In a blow to Vladimir Putin, the ruling by London’s High Court means the Kremlin must now answer a case brought by Hulley Enterprises, Yukos Universal and Veteran Petroleum.
The three ex-Yukos shareholders are fighting to enforce a 2014 arbitration award by a Dutch tribunal, which found Russia owed them $50bn in compensation.
Yukos was seized by the Kremlin in 2003 after Mikhail Khodorkovsky – the company’s former boss and at the time Russia’s richest man – fell out with Mr Putin and was jailed for alleged tax evasion and fraud.
His downfall was seen as a pivotal moment in Mr Putin’s rise, helping to cement the president’s power.
Since the Dutch ruling nine years ago, a string of legal battles have ensued across the globe – causing the amount owed to balloon to almost $60bn as interest piled up.
The shareholders are trying to enforce the arbitration ruling in Britain, the US and the Netherlands.
In London, lawyers for Russia argued that it never submitted to the Dutch arbitration, that the UK was the wrong place to hear the case and that, regardless, it should be granted state immunity.
But those arguments were rejected on Wednesday by Mrs Justice Cockerill, a High Court judge, who denied Russia immunity and an option to appeal.
Russia can still apply directly to the Court of Appeal for permission to challenge the ruling.
Tim Osborne, chief executive of the GML shareholder group, which previously held a majority stake in Yukos through its subsidiaries, welcomed the ruling as “getting us closer to the moment when the Russian Federation will have to pay for its illegal actions”.
Before the company’s seizure, Yukos was a sprawling energy empire that produced more than a fifth of Russia’s oil, earning its owner, Mr Khodorkovsky, a vast fortune.
But Mr Khodorkovsky became a target for Mr Putin’s wrath after he accused the Russian president of presiding over corruption and accepting huge bribes during a televised meeting in 2003.
Just eight months later, Mr Khodorkovsky was arrested on the runway of a Siberian airport. He and his business partner, Platon Lebedev, were later jailed on charges of tax evasion and fraud, described by Amnesty International as “deeply flawed and politically motivated”.

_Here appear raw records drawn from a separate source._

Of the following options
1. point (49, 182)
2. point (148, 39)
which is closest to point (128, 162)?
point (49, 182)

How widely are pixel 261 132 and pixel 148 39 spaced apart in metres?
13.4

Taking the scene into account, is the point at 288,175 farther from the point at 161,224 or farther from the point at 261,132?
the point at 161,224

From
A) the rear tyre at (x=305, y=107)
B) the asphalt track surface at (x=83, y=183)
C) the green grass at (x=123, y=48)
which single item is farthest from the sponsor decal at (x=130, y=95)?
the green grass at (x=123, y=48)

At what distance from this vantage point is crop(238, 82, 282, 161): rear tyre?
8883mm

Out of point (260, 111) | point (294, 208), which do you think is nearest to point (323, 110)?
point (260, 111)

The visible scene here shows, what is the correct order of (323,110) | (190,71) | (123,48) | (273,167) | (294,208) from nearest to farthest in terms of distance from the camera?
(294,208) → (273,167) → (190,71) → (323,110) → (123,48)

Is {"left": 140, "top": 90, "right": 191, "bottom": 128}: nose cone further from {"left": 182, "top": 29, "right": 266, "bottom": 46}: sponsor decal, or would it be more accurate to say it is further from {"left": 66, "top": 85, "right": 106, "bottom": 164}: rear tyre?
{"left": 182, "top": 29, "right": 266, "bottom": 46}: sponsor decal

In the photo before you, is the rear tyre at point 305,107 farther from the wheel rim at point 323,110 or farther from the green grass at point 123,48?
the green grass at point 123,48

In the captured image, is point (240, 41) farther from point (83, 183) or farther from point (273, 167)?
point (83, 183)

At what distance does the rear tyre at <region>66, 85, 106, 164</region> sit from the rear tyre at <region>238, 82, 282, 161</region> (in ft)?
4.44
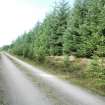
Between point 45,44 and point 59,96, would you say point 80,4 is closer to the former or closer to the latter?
point 45,44

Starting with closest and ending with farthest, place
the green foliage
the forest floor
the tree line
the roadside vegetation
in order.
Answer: the forest floor < the green foliage < the roadside vegetation < the tree line

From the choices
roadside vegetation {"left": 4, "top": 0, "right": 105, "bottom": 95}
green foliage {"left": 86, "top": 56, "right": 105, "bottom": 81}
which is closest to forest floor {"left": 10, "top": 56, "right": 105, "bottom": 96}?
roadside vegetation {"left": 4, "top": 0, "right": 105, "bottom": 95}

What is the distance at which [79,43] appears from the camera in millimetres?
32344

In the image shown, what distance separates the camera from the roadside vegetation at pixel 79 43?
15547 mm

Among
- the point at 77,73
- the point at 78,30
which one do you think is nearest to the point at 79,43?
the point at 78,30

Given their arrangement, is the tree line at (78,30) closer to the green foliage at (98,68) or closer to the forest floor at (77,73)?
the green foliage at (98,68)

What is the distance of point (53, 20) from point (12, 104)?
35.7 metres

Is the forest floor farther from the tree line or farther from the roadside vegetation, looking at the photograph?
the tree line

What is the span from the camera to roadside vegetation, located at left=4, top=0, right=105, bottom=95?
15547mm

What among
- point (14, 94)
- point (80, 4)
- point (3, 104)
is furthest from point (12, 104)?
point (80, 4)

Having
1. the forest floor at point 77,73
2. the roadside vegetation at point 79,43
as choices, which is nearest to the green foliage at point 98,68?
the roadside vegetation at point 79,43

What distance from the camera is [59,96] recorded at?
Result: 36.9 feet

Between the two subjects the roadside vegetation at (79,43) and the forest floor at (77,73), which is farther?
the roadside vegetation at (79,43)

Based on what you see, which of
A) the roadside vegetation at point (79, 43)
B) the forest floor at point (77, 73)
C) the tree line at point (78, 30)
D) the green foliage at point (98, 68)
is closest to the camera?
the forest floor at point (77, 73)
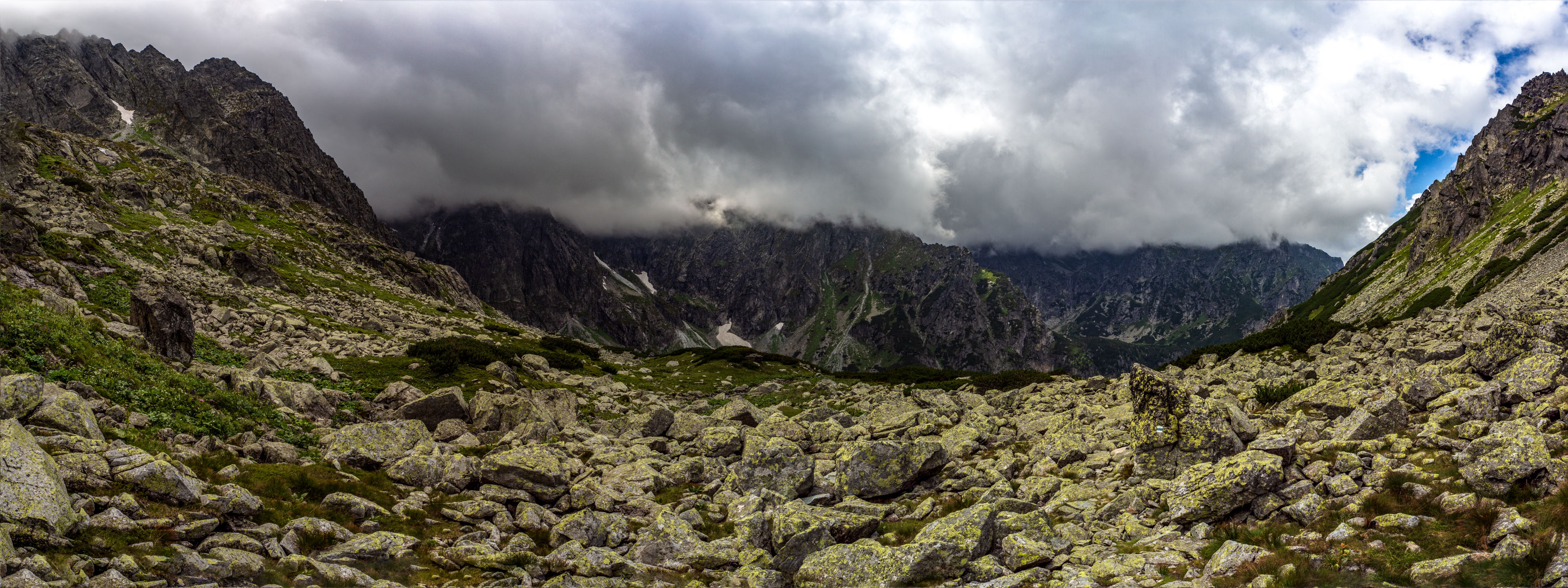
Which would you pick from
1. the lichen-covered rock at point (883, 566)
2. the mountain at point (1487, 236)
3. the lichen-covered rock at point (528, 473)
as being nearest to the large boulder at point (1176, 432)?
the lichen-covered rock at point (883, 566)

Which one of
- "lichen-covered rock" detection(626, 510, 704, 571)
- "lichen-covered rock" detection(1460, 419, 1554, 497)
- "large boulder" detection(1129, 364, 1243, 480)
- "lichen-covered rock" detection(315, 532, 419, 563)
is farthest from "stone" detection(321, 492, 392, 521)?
"lichen-covered rock" detection(1460, 419, 1554, 497)

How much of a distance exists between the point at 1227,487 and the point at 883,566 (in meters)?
7.82

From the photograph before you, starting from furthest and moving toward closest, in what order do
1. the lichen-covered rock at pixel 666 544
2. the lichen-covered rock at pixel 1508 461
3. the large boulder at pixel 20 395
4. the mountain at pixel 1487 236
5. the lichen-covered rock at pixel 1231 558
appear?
the mountain at pixel 1487 236
the lichen-covered rock at pixel 666 544
the large boulder at pixel 20 395
the lichen-covered rock at pixel 1231 558
the lichen-covered rock at pixel 1508 461

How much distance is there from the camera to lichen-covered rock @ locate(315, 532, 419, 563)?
1302 centimetres

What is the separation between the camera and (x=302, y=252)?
127500 millimetres

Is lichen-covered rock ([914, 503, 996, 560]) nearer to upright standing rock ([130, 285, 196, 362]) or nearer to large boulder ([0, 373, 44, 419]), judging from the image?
large boulder ([0, 373, 44, 419])

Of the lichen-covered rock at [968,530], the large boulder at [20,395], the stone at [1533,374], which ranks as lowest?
the lichen-covered rock at [968,530]

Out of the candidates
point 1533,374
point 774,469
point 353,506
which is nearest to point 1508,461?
point 1533,374

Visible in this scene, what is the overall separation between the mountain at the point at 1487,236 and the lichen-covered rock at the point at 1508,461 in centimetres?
8926

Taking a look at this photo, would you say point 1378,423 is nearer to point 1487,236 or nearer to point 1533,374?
point 1533,374

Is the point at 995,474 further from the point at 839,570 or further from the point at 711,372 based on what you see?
the point at 711,372

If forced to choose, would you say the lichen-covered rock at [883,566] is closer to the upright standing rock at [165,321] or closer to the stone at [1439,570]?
the stone at [1439,570]

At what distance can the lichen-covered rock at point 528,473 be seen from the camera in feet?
64.4

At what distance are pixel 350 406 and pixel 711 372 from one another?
54556 millimetres
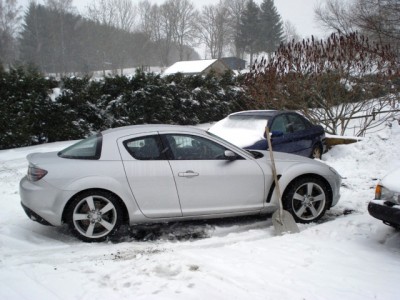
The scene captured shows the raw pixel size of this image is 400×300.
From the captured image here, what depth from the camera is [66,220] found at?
450 cm

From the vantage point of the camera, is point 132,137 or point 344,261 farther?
point 132,137

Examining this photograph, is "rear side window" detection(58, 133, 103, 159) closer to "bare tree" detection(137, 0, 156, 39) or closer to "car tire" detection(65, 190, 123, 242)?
"car tire" detection(65, 190, 123, 242)

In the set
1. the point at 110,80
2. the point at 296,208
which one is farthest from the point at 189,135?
the point at 110,80

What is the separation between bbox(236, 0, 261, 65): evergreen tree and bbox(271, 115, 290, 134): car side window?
230 feet

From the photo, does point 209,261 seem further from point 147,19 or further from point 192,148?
point 147,19

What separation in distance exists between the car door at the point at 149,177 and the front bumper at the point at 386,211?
231cm

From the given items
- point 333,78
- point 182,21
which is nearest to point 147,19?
point 182,21

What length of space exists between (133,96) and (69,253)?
10733 mm

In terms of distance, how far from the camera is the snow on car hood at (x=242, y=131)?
304 inches

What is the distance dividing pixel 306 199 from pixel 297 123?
3.92m

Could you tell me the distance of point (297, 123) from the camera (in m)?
8.91

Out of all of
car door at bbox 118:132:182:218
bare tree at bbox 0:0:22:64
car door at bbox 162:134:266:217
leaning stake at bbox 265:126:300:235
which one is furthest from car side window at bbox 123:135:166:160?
bare tree at bbox 0:0:22:64

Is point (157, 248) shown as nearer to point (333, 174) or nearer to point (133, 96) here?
point (333, 174)

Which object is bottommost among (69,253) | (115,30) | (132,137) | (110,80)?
(69,253)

Yukos, meanwhile, was stripped of its assets by the Kremlin, which sold them on to political allies.
In the years afterward, former Yukos shareholders waged a long battle to claim compensation by suing the Russian state in The Hague.
The charges were brought on the basis of the Energy Charter Treaty, an agreement signed by Russia in 1994 and designed to reassure investors over its respect for the rule of law and the rights of international investors.

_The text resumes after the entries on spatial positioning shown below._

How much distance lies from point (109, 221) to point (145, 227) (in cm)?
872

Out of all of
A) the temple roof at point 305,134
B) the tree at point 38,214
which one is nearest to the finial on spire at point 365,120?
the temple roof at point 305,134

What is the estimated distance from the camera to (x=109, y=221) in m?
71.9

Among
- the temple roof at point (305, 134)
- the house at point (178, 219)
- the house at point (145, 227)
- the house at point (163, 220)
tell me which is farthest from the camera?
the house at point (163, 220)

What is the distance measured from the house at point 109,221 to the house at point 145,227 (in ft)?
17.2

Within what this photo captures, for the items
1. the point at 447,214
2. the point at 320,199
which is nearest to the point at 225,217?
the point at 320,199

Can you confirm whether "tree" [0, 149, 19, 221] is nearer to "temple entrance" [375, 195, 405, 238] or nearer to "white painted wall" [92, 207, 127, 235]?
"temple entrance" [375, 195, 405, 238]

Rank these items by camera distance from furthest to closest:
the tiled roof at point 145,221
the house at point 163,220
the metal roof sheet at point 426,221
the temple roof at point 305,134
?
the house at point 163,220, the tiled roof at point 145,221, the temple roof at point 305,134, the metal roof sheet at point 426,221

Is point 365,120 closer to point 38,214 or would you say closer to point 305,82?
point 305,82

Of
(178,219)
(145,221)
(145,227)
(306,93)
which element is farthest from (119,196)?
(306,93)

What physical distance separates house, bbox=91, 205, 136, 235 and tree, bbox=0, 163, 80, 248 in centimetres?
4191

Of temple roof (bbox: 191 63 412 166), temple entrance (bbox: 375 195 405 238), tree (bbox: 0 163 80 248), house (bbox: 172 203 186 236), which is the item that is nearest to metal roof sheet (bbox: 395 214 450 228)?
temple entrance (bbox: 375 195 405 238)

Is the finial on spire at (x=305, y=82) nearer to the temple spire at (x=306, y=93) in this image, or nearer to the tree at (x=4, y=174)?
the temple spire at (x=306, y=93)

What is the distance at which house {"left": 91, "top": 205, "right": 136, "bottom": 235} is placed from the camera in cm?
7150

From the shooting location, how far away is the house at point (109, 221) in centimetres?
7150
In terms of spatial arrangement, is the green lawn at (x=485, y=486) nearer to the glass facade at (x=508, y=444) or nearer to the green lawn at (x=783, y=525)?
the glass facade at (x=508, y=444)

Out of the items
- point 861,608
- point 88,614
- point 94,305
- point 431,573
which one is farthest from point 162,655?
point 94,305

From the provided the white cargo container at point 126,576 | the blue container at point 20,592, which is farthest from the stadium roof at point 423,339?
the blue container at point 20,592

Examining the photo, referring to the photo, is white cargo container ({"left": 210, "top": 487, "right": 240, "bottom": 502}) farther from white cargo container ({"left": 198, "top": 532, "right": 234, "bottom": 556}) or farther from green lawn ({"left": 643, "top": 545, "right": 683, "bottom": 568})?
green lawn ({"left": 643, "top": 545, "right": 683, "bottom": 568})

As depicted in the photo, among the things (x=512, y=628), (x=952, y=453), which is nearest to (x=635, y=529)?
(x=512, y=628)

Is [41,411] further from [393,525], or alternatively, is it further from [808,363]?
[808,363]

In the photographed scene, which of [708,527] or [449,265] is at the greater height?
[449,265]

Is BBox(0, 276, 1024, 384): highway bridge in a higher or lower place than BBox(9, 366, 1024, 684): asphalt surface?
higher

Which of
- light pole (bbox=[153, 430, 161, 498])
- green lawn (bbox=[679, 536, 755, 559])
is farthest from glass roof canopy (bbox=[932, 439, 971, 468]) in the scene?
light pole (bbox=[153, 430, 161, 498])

In 2014, an independent tribunal overseeing that arbitration in The Hague unanimously decided that Yukos had been illegally expropriated as part of a political vendetta against Mr Khodorkovsky.
The tribunal awarded GML, the holding company representing the oil firm’s former shareholders – not including Mr Khodorkovsky, who had already passed on his stake – compensation worth $50bn (£41bn), the largest-ever payout of its kind.
However, getting the money has not proved easy as Russia has sought to challenge or evade the ruling.
A lawyer representing Russia in the London case declined to comment on Wednesday’s ruling, according to Reuters.